Bug 1269 - ORB crashes if peer dies while ORB is blocked trying to send requests
Summary: ORB crashes if peer dies while ORB is blocked trying to send requests
Status: RESOLVED FIXED
Alias: None
Product: TAO
Classification: Unclassified
Component: ORB (show other bugs)
Version: 1.2.3
Hardware: All All
: P3 critical
Assignee: DOC Center Support List (internal)
URL:
Depends on: 1305 1309
Blocks: 1202 1277
  Show dependency tree
 
Reported: 2002-08-05 15:14 CDT by Carlos O'Ryan
Modified: 2002-11-02 20:08 CST (History)
0 users

See Also:


Attachments
Regression test for this bug (tarred) (7.59 KB, application/octet-stream)
2002-08-05 15:57 CDT, Carlos O'Ryan
Details
Patches to the ORB core. (37.54 KB, patch)
2002-10-14 10:04 CDT, Carlos O'Ryan
Details
Patches to the protocols. (19.82 KB, patch)
2002-10-14 10:05 CDT, Carlos O'Ryan
Details

Note You need to log in before you can comment on or make changes to this bug.
Description Carlos O'Ryan 2002-08-05 15:14:28 CDT
OK, we have been here before and fixed many of these bugs, but it is happening
again, obviously the regression tests are missing the problem and the connection
management is busted yet another time.

I will be adding a regression test shortly, but having the server crash in the
middle of a request like this:

// IDL
interface Echo
{
  void echo_payload(in Payload x);
};

is not good news.  I think it also crashes if the operation above is a oneway,
notice that the client has to be in the right state, i.e. blocked trying to
write or using the Reactor/handle_output() loop to send the data.  And it helps
if the error is detected by write() instead of read.

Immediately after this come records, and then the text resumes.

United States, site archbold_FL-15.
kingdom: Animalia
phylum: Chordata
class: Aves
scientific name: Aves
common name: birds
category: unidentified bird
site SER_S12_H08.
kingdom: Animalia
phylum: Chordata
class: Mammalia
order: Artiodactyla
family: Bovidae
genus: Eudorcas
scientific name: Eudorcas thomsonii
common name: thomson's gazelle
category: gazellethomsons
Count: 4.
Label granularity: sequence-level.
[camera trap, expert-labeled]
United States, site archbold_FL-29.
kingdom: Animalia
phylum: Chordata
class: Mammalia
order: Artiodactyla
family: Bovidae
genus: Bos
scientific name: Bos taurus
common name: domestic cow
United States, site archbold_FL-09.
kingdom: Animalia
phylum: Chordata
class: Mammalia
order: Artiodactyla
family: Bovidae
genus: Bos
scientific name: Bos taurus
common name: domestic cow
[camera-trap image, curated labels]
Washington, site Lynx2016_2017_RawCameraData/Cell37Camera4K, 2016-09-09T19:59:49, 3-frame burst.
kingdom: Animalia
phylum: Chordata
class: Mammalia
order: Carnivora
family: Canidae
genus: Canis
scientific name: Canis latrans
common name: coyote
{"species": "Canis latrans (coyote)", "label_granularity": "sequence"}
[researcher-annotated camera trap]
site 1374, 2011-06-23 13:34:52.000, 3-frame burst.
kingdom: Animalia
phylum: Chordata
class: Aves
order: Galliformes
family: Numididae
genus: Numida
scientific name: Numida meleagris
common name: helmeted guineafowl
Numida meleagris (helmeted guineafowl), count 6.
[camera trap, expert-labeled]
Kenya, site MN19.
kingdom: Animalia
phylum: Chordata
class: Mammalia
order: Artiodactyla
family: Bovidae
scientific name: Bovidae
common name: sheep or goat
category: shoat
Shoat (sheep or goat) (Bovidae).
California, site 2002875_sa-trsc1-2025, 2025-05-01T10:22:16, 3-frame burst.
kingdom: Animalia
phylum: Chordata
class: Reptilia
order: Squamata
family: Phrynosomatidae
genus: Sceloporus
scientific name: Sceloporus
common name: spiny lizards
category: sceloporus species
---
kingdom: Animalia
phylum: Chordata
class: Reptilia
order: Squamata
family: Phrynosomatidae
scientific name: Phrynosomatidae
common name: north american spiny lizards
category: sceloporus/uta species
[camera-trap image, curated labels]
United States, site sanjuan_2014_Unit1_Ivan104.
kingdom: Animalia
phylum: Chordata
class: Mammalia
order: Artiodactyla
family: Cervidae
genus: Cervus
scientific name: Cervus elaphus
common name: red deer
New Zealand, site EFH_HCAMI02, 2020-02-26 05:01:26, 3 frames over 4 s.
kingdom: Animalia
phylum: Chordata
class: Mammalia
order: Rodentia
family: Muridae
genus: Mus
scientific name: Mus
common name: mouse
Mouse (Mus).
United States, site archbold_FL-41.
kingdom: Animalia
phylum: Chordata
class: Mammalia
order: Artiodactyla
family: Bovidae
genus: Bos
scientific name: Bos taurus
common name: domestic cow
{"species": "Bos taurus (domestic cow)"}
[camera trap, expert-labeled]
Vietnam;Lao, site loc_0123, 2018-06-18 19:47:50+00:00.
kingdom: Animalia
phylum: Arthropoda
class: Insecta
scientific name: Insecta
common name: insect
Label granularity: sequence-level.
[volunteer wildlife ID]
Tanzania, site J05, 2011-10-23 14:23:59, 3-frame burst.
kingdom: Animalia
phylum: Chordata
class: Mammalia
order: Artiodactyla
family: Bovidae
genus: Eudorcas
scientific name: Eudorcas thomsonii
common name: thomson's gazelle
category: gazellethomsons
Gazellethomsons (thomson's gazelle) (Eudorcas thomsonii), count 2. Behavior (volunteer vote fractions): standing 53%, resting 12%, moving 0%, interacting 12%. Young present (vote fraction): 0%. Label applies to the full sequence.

But at this point my analysis is probably premature (read that as "most likely
wrong"), the core files don't lie though :-)
Comment 1 Carlos O'Ryan 2002-08-05 15:57:13 CDT
Created attachment 134 [details]
Regression test for this bug (tarred)
Comment 2 Carlos O'Ryan 2002-08-05 15:58:10 CDT
Doh!  The repo is frozen, so I attached the regression test to the bug, will
commit once the beta is out and they thaw the repo.
Comment 3 Nanbor Wang 2002-08-20 11:19:22 CDT
Last heard that Carlos was looking to fix this. If not, we need to take care of 
this.
Comment 4 Carlos O'Ryan 2002-09-09 16:37:45 CDT
Adding dependency on 1305
Comment 5 Carlos O'Ryan 2002-10-14 10:04:37 CDT
Created attachment 150 [details]
Patches to the ORB core.
Comment 6 Carlos O'Ryan 2002-10-14 10:05:01 CDT
Created attachment 151 [details]
Patches to the protocols.
Comment 7 Carlos O'Ryan 2002-10-14 10:13:00 CDT
OK.  I attached two patches that fix this bug.
The first patch:

http://deuce.doc.wustl.edu/bugzilla/showattachment.cgi?attach_id=150

modifies the ORB core and solves the problem (at least as far as I can solve it.)
The second patch:

http://deuce.doc.wustl.edu/bugzilla/showattachment.cgi?attach_id=151

simply modifies the pluggable protocols to match the changes in the ORB Core, so
it needs no explanation.

As to the first patch, here are the changes in detail:

1) It eliminates the pending_upcall_ vs. refcount_ fields in the
Conneciton_Handler.  Having two reference counts is hard to debug and extremely
hard to get right.  It also makes it hard to state when the object is deleted,
hard to analyze the reference counting rules and it actually does not help with
anything I can see, so it is zapped.

2) The transport_ field in the Connection_Handler is atomically modified.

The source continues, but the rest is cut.